Until one bad night in Abilene, Kansas, in 1871.
Hickok, an inveterate gambler, shot an opposing gambler, Phil Coe, in a gunfight. In the course of the fight, Hickok was slightly wounded. The pain of this wound, and the fear and anger of the fight, must have produced the same attentional narrowing and impulsive behavior in Hickok that it would in anyone else with a human nervous system; and so, when Hickok’s deputy Williams approached Wild Bill unexpectedly from behind, Hickok spun and inadvertently gunned him down (e.g., Turner, 2001).
Williams was apparently a friend, as well as a subordinate, of Wild Bill. Wild Bill had killed him.
And Wild Bill changed.
Williams was apparently the last man Hickok ever killed. Hickok simply stopped killing. Normal for most people, true- but this was Hickok. And then he fell madly in love-
(wait a minute- Hickok?)
Yes, Hickok in love, and he headed farther West, to Deadwood, South Dakota, to make a nonviolent fortune mining in the gold fields. He apparently decided to create a fantasy future for himself and his beloved bride, in a peaceful world of gold-fueled marital joy.
Unfortunately, Hickok hated getting dirty, an obvious occupational hazard for gold miners. His mining period lasted literally two days.
So, Hickok fell back on his other skill: gambling.
Now, people suffering from PTSD often have specific characteristics. First of all, they may dissociate, creating fantasies, like Hickok’s imaginary future as a gold millionaire, when reality would serve them far better.
Also, they may focus on the wrong things, or fail to focus at all. And at very high levels of arousal, they may display atypical behaviors, including submissive tendencies, completely at odds with their normal personalities.

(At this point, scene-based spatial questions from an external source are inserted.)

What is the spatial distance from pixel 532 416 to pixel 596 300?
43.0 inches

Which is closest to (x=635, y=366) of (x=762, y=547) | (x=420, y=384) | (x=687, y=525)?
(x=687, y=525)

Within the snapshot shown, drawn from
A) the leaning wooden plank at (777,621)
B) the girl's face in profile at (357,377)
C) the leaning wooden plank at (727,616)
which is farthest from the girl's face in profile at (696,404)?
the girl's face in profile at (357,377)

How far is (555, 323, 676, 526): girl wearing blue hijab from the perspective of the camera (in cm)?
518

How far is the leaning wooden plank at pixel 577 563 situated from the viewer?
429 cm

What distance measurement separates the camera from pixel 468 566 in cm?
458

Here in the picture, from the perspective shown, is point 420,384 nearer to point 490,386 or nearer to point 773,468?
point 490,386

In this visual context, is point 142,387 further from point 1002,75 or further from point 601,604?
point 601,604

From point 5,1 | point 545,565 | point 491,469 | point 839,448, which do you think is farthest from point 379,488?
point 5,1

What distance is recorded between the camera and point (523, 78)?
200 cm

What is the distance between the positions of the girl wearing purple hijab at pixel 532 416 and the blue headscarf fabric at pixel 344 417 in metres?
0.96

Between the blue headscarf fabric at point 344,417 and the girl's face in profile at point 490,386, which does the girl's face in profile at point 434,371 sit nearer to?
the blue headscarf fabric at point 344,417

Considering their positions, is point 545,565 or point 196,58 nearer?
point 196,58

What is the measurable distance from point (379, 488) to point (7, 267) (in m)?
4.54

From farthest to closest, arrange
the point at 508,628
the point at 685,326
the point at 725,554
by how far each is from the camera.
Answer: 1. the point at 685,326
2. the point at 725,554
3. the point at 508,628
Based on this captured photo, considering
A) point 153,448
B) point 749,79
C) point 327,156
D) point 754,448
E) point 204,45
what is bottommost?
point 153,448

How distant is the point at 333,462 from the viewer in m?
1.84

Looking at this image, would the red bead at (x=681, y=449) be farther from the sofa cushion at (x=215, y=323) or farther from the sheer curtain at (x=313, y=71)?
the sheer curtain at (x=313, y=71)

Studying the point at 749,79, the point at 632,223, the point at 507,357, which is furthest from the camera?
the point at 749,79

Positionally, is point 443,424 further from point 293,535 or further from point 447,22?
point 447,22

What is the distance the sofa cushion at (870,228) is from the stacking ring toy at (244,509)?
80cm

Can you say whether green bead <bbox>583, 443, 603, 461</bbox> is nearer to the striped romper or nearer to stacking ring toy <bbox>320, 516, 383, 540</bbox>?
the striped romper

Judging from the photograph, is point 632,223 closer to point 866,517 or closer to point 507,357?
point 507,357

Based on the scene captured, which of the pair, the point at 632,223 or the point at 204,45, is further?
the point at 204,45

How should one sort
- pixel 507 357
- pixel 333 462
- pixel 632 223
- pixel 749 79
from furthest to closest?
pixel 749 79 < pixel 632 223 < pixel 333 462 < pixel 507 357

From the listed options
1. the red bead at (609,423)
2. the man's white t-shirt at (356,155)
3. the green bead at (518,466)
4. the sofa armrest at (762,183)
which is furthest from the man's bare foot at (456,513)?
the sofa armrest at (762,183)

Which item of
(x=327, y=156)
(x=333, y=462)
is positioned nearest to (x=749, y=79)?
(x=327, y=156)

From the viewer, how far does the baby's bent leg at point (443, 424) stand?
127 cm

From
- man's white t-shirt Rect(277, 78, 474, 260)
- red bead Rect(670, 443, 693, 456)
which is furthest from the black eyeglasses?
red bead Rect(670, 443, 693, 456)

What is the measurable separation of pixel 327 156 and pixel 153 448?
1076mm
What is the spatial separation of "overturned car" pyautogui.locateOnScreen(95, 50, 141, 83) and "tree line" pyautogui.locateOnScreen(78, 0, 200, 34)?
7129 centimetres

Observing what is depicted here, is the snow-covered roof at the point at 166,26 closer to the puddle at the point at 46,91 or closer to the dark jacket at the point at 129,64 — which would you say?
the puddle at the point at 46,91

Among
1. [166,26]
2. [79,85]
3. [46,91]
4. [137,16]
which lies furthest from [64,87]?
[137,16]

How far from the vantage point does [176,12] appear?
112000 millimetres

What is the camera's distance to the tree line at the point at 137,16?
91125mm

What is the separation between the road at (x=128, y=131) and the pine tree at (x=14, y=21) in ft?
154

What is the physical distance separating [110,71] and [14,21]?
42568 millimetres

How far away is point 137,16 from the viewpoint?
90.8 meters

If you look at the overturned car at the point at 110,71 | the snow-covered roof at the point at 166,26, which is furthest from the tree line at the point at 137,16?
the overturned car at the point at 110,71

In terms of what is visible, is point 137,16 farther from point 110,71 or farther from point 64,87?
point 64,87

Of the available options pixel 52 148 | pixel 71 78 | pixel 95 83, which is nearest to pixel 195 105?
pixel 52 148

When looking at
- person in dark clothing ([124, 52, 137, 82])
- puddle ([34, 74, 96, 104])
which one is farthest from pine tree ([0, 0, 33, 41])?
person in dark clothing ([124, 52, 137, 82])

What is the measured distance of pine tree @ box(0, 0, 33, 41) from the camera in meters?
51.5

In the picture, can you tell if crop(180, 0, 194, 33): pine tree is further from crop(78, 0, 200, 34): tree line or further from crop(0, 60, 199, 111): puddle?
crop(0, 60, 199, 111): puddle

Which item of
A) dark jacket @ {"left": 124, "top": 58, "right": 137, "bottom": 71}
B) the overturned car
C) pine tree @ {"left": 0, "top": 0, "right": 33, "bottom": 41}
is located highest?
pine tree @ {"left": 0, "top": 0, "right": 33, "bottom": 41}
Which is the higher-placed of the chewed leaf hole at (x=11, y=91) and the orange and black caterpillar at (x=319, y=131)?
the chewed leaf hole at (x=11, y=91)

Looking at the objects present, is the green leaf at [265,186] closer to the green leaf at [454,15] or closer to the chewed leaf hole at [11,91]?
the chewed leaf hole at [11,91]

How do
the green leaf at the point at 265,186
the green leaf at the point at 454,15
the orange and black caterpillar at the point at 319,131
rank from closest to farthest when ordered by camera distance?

In 1876, Hickok entered the Number 10 saloon in Deadwood, South Dakota. He submissively deferred to a young gambler who was sitting in Hickok’s preferred chair (Hickok? Submissive? Well, it happened). Hickok took a chair in the middle of the room, back to one of the doors, an unfocused mistake one would never expect of any veteran gunfighter, let alone Hickok; and, absorbed in his cards, Hickok completely failed to focus on the entry, in plain view, of a hostile gambler he’d defeated the previous evening. Hickok, hyperfocused on his cards, then completely failed to notice this gambler’s circling behind him. The gambler shot Hickok dead, from behind, and escaped through the saloon door behind Wild Bill’s back.
We are of course limited in what we can know here. Case histories are always a problem for psychologists, as there’s only one person in the case; and we can only view Hickok historically, from more than a century’s remove.
But in the case of James Butler Hickok, the symptom picture is exactly consistent with what we would expect of a veteran law enforcement officer in the grip of untreated PTSD (Sharps, 2017). And, after a lifetime of rock‐hard Right Stuff, he died.
And if this sort of thing could happen to Wild Bill Hickok: it could happen to you.
If Hickok’s story resonates with you, with the officer or veteran reading this post: Please. Find a competent psychologist, somebody who actually gets it, and give yourself the training to adapt, and to overcome PTSD.
You, and everybody you care for, will be much better off.